Search code examples
rlme4predictspline

Why does R's predict function throw an error for glmerMod models using bs splines, and how can I obtain model predictions in this case?


I am trying to obtain model fitted values using the predict function for a glmer model with splines::bs terms. The predict function throws this error:

Error in `[.data.frame`(fr, vars) : undefined columns selected

Here is a reproducible example using simulated data:

# Reproducible example of glmer spline predict problem

library(tibble)
library(dplyr)
library(splines)
library(lme4)

## Simulate data
set.seed(1234L)

n_groups <- 100L

num_per_group <- rpois(n_groups, 50L) + 1L

group_mean <- rnorm(n_groups, sd = 0.2)

x_vals <- c(-20:19)

simulated_data <- tibble(x = sample(x_vals,
                                    sum(num_per_group),
                                    replace = TRUE),
                         group_no = rep(c(1:n_groups),
                                        num_per_group),
                         group_mean = rep(group_mean,
                                          num_per_group)) %>%
  arrange(x, group_no) %>%
  mutate(lin_pred = 3 - 0.05*abs(x) + group_mean,
         y = exp(lin_pred + rnorm(sum(num_per_group),
                                  mean = 0, sd = 0.1)),
         y = round(y))

# Fit model

glmer_spline <- glmer(y ~ bs(x,
                             knots = c(0),
                             degree = 1L) +
                        (1 | group_no),
                      data = simulated_data,
                      family = poisson(link = "log"),
                      control = glmerControl(optimizer="bobyqa")
)

summary(glmer_spline)

# This throws an error:
# Error in `[.data.frame`(fr, vars) : undefined columns selected

prediction_output_splines <- predict(glmer_spline,
                                     newdata = simulated_data,
                                     type = "response",
                                     allow.new.levels = TRUE,
                                     re.form=~0)

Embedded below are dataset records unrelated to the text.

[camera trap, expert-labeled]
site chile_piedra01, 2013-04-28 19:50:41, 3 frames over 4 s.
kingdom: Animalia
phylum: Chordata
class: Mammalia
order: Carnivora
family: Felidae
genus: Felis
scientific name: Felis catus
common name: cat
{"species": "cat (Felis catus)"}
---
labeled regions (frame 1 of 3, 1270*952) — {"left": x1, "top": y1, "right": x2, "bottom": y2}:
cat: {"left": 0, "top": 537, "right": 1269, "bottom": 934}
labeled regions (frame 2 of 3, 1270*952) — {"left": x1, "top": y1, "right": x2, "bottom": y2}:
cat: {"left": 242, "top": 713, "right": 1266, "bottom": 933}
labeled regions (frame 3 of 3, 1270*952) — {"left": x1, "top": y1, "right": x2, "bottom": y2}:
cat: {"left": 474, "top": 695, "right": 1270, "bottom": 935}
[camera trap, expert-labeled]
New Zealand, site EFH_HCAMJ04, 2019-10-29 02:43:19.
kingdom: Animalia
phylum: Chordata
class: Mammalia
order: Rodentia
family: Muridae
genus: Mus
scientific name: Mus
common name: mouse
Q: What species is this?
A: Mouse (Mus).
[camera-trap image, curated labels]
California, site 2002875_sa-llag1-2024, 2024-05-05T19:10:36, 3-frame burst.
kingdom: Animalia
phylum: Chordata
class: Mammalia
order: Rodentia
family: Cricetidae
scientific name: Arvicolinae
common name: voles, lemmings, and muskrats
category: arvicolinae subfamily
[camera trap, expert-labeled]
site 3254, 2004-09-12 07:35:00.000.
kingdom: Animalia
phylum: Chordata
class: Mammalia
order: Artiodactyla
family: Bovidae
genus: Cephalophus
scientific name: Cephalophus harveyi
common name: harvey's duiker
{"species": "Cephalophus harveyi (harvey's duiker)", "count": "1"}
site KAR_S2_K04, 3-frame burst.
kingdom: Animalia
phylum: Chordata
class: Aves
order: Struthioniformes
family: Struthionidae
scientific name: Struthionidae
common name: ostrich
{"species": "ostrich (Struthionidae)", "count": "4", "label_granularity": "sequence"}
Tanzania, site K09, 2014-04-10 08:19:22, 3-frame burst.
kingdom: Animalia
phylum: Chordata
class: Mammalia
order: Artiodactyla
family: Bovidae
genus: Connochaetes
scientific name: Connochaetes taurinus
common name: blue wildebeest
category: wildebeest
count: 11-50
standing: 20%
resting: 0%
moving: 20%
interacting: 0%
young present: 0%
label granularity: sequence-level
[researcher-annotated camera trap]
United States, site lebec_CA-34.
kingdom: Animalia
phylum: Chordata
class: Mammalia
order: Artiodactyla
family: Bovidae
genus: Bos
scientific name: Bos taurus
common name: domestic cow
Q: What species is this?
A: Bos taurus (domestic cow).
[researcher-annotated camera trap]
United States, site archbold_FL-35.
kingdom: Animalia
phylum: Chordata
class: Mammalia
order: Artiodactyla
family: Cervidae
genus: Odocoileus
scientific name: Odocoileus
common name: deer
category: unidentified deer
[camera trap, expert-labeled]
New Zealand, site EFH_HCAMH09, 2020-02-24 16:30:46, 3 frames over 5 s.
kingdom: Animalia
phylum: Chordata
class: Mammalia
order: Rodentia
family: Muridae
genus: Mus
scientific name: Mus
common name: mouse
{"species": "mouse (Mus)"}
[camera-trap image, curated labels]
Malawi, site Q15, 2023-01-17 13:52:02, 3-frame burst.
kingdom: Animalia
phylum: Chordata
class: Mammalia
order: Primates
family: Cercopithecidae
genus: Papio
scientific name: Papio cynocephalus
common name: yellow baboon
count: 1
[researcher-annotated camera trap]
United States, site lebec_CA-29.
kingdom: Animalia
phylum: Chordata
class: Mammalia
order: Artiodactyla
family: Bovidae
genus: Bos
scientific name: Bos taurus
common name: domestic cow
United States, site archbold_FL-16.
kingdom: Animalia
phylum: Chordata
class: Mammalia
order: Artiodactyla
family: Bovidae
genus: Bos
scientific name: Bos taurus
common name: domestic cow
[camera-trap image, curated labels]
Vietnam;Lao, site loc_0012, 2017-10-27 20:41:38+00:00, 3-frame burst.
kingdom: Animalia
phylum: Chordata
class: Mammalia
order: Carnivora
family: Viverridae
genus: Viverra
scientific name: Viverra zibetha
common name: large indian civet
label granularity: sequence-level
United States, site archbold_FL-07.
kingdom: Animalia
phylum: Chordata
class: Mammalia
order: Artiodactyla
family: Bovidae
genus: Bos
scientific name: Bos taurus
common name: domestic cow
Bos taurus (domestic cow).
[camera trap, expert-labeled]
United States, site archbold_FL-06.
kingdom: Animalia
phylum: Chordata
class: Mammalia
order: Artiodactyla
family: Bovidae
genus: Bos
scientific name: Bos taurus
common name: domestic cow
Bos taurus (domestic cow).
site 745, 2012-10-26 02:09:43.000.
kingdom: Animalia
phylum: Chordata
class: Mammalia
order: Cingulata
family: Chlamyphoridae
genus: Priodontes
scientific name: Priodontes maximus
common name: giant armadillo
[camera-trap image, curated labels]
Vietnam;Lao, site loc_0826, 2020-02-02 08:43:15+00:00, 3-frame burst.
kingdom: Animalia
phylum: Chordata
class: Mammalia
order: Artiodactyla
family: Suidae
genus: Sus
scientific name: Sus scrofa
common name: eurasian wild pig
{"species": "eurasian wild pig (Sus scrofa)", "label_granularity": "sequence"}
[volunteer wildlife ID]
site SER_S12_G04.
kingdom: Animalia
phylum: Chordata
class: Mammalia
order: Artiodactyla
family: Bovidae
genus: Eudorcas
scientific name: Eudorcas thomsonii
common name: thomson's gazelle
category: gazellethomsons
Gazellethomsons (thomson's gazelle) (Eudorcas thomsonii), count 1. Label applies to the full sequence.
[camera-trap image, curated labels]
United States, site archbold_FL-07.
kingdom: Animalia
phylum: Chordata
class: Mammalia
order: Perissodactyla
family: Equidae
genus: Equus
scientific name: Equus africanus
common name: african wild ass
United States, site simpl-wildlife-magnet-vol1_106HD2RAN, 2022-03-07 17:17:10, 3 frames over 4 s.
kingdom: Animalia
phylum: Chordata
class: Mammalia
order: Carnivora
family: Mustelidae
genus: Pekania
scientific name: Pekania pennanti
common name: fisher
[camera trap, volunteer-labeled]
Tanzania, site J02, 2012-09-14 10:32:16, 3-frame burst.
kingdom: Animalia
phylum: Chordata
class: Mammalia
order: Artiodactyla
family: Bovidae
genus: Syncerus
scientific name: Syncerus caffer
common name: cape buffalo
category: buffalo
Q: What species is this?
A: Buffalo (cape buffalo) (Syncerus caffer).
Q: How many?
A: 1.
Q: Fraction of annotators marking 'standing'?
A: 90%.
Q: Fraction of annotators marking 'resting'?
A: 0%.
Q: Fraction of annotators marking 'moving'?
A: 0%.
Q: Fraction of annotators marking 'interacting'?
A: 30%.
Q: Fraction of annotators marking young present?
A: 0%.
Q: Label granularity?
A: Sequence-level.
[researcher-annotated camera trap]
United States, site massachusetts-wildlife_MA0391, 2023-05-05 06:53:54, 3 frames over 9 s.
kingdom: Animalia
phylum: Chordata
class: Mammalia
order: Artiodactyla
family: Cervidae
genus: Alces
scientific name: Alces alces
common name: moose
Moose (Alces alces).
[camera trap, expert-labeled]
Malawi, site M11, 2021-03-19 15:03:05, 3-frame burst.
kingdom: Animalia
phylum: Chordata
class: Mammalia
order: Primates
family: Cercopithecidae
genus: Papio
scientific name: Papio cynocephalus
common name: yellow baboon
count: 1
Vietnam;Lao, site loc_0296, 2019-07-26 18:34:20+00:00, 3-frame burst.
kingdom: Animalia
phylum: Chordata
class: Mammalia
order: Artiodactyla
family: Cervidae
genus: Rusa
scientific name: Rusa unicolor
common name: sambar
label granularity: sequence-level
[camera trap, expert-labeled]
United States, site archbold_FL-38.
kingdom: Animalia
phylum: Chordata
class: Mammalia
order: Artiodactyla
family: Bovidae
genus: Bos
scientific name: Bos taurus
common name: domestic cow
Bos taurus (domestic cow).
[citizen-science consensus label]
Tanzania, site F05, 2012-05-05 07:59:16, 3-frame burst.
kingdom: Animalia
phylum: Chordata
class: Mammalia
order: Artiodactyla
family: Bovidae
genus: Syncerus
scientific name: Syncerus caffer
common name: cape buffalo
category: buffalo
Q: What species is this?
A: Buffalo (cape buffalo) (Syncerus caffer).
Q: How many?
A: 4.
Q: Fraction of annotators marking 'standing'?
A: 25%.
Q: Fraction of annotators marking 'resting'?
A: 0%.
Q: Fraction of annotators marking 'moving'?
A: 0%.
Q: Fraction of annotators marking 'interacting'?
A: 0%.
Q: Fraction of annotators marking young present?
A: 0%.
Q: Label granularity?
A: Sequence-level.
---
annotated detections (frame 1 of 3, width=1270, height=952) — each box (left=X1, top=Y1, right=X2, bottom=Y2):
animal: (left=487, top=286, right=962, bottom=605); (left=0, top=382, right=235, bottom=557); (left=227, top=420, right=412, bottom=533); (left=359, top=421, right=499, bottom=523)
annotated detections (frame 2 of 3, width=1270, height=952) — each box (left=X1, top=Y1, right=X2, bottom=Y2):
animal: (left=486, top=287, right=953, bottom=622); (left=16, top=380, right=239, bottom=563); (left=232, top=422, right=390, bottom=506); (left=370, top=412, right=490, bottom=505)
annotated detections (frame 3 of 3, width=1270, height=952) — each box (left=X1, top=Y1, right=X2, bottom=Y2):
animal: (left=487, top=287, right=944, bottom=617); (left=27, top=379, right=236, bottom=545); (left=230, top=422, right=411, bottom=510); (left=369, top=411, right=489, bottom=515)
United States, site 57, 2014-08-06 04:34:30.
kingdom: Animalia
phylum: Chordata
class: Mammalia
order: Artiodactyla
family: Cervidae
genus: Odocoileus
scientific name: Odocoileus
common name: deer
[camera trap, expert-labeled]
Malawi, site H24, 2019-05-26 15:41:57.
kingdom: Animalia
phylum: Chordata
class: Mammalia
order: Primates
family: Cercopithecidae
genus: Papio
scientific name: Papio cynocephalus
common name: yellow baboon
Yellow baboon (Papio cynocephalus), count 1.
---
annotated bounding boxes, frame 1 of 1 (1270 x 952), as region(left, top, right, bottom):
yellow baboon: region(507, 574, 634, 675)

I am using R version 4.2.3 (2023-03-15), tibble 3.2.1, dplyr 1.1.2, lme4 1.1-34, in RStudio "Mountain Hydrangea" Release (547dcf86, 2023-07-06) for macOS on a 2019 MacBook Pro running Ventura 13.4.1.

I would like to know whether there is a mistake in my code, whether I should be using a different function to obtain predictions, whether what I'm trying to do is somehow flawed, or whether there is a bug in one of the packages involved. Any help much appreciated.


Solution

  • TL;DR

    The problem comes from non-standard evaluation, which is tripped up by the fact that you are passing 1L instead of 1 to the degree argument of bs

    Explanation

    The error is actually thrown from inside model.frame.mermod, where the model frame has column names captured from your formula completely as-is:

    [1] "y"                             "bs(x, knots = 0, degree = 1L)"
    [3] "group_no" 
    

    Whereas the function tries to subset with variable names which have ultimately been obtained from stats::terms.formula. This puts the arguments through a C function, and in the process the L is removed from 1L, resulting in:

    [1] "y"                            "bs(x, knots = 0, degree = 1)"
    

    Since the second string doesn't match the second column name (due to the missing L), you get the "unselected column names selected" error.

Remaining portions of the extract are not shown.